#### MATERIAL TO PROCESS:
+++

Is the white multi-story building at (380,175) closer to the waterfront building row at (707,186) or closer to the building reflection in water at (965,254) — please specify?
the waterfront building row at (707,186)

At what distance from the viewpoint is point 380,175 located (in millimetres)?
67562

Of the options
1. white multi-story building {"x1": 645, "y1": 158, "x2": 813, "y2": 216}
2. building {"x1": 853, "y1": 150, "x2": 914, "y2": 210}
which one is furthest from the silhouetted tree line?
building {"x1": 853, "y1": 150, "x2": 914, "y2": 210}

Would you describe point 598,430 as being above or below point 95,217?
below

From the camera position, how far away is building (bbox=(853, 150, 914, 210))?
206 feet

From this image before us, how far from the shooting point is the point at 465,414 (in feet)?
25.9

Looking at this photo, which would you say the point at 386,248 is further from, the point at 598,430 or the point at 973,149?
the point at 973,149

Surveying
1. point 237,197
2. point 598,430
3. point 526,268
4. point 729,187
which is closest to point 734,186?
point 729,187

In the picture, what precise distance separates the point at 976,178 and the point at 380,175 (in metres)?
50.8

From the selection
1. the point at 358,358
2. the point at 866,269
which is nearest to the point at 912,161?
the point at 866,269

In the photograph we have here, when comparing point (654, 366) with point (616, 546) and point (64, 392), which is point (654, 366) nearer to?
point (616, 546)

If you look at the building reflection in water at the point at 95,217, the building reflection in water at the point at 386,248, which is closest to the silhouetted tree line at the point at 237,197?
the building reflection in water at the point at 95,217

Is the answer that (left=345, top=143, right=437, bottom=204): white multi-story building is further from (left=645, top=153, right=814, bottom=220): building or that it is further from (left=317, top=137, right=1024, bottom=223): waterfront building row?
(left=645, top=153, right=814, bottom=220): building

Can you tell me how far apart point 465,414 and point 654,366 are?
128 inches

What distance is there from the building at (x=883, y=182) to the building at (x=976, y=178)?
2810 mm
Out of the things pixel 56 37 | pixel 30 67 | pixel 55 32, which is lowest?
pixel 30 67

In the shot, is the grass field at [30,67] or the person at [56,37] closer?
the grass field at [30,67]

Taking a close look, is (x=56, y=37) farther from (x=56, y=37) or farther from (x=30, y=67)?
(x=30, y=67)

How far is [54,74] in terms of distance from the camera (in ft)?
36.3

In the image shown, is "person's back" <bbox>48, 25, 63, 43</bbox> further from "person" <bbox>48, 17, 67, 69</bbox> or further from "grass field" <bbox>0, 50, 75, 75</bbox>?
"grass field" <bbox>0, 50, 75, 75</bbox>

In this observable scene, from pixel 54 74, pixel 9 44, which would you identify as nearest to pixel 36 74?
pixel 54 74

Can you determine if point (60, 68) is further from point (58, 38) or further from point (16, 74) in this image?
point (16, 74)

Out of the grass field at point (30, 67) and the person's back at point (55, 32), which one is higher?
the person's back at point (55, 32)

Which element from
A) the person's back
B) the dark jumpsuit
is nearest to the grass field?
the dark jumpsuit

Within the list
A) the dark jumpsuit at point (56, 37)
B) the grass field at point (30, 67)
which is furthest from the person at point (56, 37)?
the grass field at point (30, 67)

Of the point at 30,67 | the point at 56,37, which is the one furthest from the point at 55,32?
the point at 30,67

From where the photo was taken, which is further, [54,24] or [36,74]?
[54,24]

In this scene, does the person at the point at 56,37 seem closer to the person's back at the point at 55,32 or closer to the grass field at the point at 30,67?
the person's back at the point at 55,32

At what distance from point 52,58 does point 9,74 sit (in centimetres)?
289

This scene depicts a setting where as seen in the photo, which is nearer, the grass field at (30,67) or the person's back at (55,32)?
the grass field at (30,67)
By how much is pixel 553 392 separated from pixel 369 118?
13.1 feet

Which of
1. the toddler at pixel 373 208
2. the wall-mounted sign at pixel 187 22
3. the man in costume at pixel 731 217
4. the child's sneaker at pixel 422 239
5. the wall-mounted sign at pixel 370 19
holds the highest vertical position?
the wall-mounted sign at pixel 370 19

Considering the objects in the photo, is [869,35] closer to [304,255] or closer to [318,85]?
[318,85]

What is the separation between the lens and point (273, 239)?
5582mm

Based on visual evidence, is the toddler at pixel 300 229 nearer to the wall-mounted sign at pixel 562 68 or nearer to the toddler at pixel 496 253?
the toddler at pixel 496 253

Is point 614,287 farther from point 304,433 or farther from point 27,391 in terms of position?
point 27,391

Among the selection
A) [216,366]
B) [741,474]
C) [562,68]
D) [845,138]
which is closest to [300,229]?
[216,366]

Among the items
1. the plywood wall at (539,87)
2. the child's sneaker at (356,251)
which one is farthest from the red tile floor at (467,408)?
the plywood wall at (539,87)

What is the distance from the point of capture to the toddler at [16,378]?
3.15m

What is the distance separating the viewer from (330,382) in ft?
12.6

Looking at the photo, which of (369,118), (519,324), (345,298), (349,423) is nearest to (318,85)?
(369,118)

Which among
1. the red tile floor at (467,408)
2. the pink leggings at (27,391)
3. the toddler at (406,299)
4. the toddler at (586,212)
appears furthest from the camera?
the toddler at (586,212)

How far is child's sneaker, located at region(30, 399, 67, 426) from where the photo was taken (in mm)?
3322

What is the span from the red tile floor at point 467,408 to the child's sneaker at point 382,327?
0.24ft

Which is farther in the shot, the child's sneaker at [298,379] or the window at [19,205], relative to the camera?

+++

#### WRITTEN INSTRUCTION:
Your task is to quote the listing above word for word.

#### EXERCISE RESPONSE:
Is the white multi-story building at (380,175) closer to the waterfront building row at (707,186) or closer to the building reflection in water at (965,254) — please specify?
the waterfront building row at (707,186)

At what distance from the viewpoint is point 380,175 located (in millimetres)?
67562

Of the options
1. white multi-story building {"x1": 645, "y1": 158, "x2": 813, "y2": 216}
2. building {"x1": 853, "y1": 150, "x2": 914, "y2": 210}
which one is furthest from the silhouetted tree line?
building {"x1": 853, "y1": 150, "x2": 914, "y2": 210}

Would you describe point 598,430 as being above or below point 95,217?
below

From the camera position, how far away is building (bbox=(853, 150, 914, 210))?
206 feet

From this image before us, how far from the shooting point is the point at 465,414 (in feet)?
25.9

Looking at this photo, which would you say the point at 386,248 is further from, the point at 598,430 or the point at 973,149?
the point at 973,149

Surveying
1. point 237,197
2. point 598,430
3. point 526,268
4. point 729,187
which is closest to point 734,186?
point 729,187

In the picture, what precise distance separates the point at 976,178 and the point at 380,175 (in metres)?
50.8

From the selection
1. the point at 358,358
2. the point at 866,269
which is nearest to the point at 912,161?
the point at 866,269

In the photograph we have here, when comparing point (654, 366) with point (616, 546) and point (64, 392), which is point (654, 366) nearer to?
point (616, 546)

If you look at the building reflection in water at the point at 95,217, the building reflection in water at the point at 386,248, which is closest to the silhouetted tree line at the point at 237,197?
the building reflection in water at the point at 95,217

Is the answer that (left=345, top=143, right=437, bottom=204): white multi-story building is further from (left=645, top=153, right=814, bottom=220): building or that it is further from (left=317, top=137, right=1024, bottom=223): waterfront building row?
(left=645, top=153, right=814, bottom=220): building

Can you tell me how far apart point 465,414 and point 654,366 are?
128 inches

What distance is there from the building at (x=883, y=182) to the building at (x=976, y=178)?
2810 mm
Out of the things pixel 56 37 | pixel 30 67 | pixel 55 32, which is lowest?
pixel 30 67

In the shot, is the grass field at [30,67] or the person at [56,37] closer?
the grass field at [30,67]

Taking a close look, is (x=56, y=37) farther from (x=56, y=37) or farther from (x=30, y=67)?
(x=30, y=67)

How far is [54,74] in terms of distance from the camera (in ft)?
36.3

In the image shown, is "person's back" <bbox>48, 25, 63, 43</bbox> further from "person" <bbox>48, 17, 67, 69</bbox> or further from "grass field" <bbox>0, 50, 75, 75</bbox>?
"grass field" <bbox>0, 50, 75, 75</bbox>

In this observable scene, from pixel 54 74, pixel 9 44, which would you identify as nearest to pixel 36 74?
pixel 54 74

Can you determine if point (60, 68) is further from point (58, 38) or further from point (16, 74) in this image?
point (16, 74)

Out of the grass field at point (30, 67) and the person's back at point (55, 32), which one is higher?
the person's back at point (55, 32)

Which element from
A) the person's back
B) the dark jumpsuit
is nearest to the grass field?
the dark jumpsuit

Within the list
A) the dark jumpsuit at point (56, 37)
B) the grass field at point (30, 67)
which is furthest from the person at point (56, 37)?
the grass field at point (30, 67)

Of the point at 30,67 | the point at 56,37, which is the one furthest from the point at 55,32?
the point at 30,67

From where the photo was taken, which is further, [54,24] or [36,74]?
[54,24]

In this scene, does the person at the point at 56,37 seem closer to the person's back at the point at 55,32 or closer to the grass field at the point at 30,67?
the person's back at the point at 55,32

At what distance from point 52,58 does point 9,74 sit (in centimetres)?
289

This scene depicts a setting where as seen in the photo, which is nearer, the grass field at (30,67) or the person's back at (55,32)?
the grass field at (30,67)
By how much is pixel 553 392 separated from pixel 369 118?
13.1 feet

Which of
1. the toddler at pixel 373 208
2. the wall-mounted sign at pixel 187 22
3. the man in costume at pixel 731 217
4. the child's sneaker at pixel 422 239
5. the wall-mounted sign at pixel 370 19
holds the highest vertical position?
the wall-mounted sign at pixel 370 19

Considering the objects in the photo, is [869,35] closer to [304,255] or closer to [318,85]?
[318,85]

What is the separation between the lens and point (273, 239)?
5582mm

Based on visual evidence, is the toddler at pixel 300 229 nearer to the wall-mounted sign at pixel 562 68 or nearer to the toddler at pixel 496 253?
the toddler at pixel 496 253

Is point 614,287 farther from point 304,433 or farther from point 27,391 in terms of position?
point 27,391

Among the selection
A) [216,366]
B) [741,474]
C) [562,68]
D) [845,138]
which is closest to [300,229]?
[216,366]

Among the items
1. the plywood wall at (539,87)
2. the child's sneaker at (356,251)
which one is farthest from the red tile floor at (467,408)?
the plywood wall at (539,87)

What is the distance from the point of capture to the toddler at [16,378]?
3.15m

What is the distance separating the viewer from (330,382) in ft?
12.6

Looking at the photo, which of (369,118), (519,324), (345,298), (349,423) is nearest to (318,85)?
(369,118)

Which among
1. the red tile floor at (467,408)
2. the pink leggings at (27,391)
3. the toddler at (406,299)
4. the toddler at (586,212)
appears furthest from the camera?
the toddler at (586,212)

How far is child's sneaker, located at region(30, 399, 67, 426) from where the photo was taken (in mm)?
3322

What is the span from the red tile floor at point 467,408 to the child's sneaker at point 382,327?
0.24ft

Which is farther in the shot, the child's sneaker at [298,379] or the window at [19,205], relative to the camera?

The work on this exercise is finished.